Was bedeutet es, Trotzki zu sein, der Führer einer Weltrevolution, die ihn schließlich, wie grotesk, so ähnlich exiliert wie zuvor der historische Feind, das Zarenreich? Über die eigene Revolution zu schreiben ist eine Selbstbehauptung, um die beiden Brüche zu verarbeiten, den heroischen, selbst herbeigeführten Bruch mit der Vergangenheit und den erlittenen Bruch, die Vertreibung aus der eigenen Zukunft. Trotzki muss und möchte an ihr festhalten, um nicht an ihr zu zerbrechen. Anders als die Weggefährten bietet das Exil einen Ort, um sich selbst zu bewahren, auch wenn der Anführer der Oktoberrevolution den Schergen des Mannes zum Opfer fällt, der sich vielsinnig als deren Schlächter bezeichnen lässt, der im Gefolge der bis heute unheimlichen Moskauer Prozesse alle seine Weggefährten zweifach hinrichtet, symbolisch (durch die erniedrigenden Geständnisse) und real. In diesem Sinne wiederholt sich der Terror der Französischen Revolution.

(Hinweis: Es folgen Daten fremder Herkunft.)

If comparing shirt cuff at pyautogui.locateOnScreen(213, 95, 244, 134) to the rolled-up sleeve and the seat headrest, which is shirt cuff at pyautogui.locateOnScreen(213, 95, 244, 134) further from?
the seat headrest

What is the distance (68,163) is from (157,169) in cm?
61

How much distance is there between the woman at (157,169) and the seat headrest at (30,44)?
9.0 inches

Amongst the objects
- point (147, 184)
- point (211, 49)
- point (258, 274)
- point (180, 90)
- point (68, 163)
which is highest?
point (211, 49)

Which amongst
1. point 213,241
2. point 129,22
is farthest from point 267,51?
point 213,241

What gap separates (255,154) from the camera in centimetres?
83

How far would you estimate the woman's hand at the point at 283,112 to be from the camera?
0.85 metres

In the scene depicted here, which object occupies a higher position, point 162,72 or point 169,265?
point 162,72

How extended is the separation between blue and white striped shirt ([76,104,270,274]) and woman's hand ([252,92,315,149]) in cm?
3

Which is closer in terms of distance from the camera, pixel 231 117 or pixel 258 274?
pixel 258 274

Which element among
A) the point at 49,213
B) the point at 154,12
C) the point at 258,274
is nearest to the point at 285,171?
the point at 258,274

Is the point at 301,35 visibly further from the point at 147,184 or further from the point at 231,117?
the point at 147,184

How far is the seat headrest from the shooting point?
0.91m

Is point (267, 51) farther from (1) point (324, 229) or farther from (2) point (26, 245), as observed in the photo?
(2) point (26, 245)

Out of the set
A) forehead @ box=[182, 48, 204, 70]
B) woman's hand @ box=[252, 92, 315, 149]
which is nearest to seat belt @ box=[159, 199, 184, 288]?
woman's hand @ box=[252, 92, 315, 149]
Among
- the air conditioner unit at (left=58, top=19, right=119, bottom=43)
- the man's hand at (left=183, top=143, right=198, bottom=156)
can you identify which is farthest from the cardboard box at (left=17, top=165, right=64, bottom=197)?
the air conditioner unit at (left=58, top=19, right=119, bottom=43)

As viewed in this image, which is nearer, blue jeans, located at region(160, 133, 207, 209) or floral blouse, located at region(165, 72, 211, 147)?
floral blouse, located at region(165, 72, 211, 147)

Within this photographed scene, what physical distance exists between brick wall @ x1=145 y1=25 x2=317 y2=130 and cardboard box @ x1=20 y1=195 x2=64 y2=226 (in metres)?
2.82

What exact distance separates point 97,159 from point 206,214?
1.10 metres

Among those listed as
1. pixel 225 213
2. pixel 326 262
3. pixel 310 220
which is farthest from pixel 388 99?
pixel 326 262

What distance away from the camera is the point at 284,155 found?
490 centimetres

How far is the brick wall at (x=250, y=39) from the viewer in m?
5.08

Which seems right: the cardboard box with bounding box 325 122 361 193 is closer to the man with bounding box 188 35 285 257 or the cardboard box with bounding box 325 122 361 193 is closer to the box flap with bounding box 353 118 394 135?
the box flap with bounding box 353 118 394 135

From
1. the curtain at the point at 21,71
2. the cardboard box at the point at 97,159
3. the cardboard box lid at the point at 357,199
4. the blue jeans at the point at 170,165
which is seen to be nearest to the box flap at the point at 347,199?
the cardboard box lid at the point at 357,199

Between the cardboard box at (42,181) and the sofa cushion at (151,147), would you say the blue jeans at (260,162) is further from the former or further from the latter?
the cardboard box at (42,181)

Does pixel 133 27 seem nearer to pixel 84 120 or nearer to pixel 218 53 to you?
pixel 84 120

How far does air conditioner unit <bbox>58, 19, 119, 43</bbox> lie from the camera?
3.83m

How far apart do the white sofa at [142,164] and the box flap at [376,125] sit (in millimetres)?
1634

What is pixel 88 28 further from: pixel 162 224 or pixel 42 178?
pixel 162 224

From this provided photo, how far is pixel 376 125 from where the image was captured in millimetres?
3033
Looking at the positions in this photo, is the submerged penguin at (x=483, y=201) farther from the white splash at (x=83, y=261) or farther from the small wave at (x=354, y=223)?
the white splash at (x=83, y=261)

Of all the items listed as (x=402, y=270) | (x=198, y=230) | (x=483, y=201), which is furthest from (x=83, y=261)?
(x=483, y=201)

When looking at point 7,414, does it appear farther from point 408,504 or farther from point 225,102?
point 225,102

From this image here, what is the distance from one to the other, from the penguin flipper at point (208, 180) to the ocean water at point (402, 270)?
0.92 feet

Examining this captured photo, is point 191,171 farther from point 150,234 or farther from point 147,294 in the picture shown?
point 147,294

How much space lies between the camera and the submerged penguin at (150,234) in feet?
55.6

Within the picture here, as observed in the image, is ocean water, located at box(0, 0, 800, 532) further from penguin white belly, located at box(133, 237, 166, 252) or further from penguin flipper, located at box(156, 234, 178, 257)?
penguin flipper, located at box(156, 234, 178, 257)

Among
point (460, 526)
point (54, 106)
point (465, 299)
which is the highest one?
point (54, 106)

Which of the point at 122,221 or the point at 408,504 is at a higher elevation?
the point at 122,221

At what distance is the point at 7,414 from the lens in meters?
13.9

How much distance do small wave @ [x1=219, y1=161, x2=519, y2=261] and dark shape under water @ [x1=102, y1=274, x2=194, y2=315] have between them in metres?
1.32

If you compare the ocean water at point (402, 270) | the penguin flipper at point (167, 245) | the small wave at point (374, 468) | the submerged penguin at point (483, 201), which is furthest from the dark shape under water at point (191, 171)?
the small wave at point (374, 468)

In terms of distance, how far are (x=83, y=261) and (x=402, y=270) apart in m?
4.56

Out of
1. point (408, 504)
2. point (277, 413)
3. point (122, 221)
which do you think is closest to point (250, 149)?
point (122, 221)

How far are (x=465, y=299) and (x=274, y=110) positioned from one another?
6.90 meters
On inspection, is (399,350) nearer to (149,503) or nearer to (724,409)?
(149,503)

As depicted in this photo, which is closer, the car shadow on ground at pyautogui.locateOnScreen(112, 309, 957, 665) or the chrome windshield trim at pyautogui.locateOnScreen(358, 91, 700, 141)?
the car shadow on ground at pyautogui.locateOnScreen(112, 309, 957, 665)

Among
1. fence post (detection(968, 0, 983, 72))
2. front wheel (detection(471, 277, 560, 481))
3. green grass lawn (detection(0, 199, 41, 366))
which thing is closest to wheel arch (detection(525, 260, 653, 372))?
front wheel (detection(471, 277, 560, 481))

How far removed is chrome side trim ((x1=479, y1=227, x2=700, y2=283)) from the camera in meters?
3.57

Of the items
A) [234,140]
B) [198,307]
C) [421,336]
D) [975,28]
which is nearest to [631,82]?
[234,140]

Die Figur des gebrochenen Revolutionärs haben zwei österreichische Schriftsteller beschrieben, der junge Manès Sperber (Charlatan und seine Zeit, 1924) und sein Landsmann Joseph Roth. Dessen Romanfragment Der stumme Prophet war in der posthum erschienenen Taschenbuchausgabe mit einem Bild Trotzkis auf dem Deckel illustriert. Wie bei Sperber wird auch bei Roth die Frage virulent, was seinen Protagonisten dazu verleitet "noch einmal für eine Sache zu leiden, von der er nicht mehr überzeugt war". Roths stummer Prophet Friedrich Kargan ist aus einem anderen Holz geschnitzt als der vertriebene Revolutionär, der ungeachtet seiner Vertreibung an seinen Idealen festhält, daran, dass er der eigentliche Kommunist ist, der am Ende Recht behalten wird. Kargan, ein Triestiner, ist wiederum der Mensch zwischen Melancholie und Zynismus, den die Revolution verlassen hat und der nie mehr zu Hause ankommen wird.

Ernüchterte Rückkehr

1926 reiste Roth, damals im Auftrag der linksliberalen Frankfurter Zeitung nach Sowjetrussland. Der skeptische Gefühlssozialist kam ernüchtert aus dem linken Musterland zurück. Wenn man bedenkt, dass es damals für einen Linken kaum opportun war, den neuen Sozialismus in Russland allzu scharf zu kritisieren, ist dieser Reisebericht durchaus bemerkenswert. Er malt ein skeptisches Bild der Lage der Juden, er verweist auf die zunehmende Unterdrückung, er prangert den heimlichen Kapitalismus des Systems (NEP) an. Zwischen den Zeilen und in unveröffentlichten Notizen macht er sich keine Illusionen mehr, in welche Richtung sich das Sowjetregime entwickeln wird. Die Zukunft, heißt es in Der stumme Prophet, gehört "Fußball und Flugzeug", nicht "Hammer und Sichel".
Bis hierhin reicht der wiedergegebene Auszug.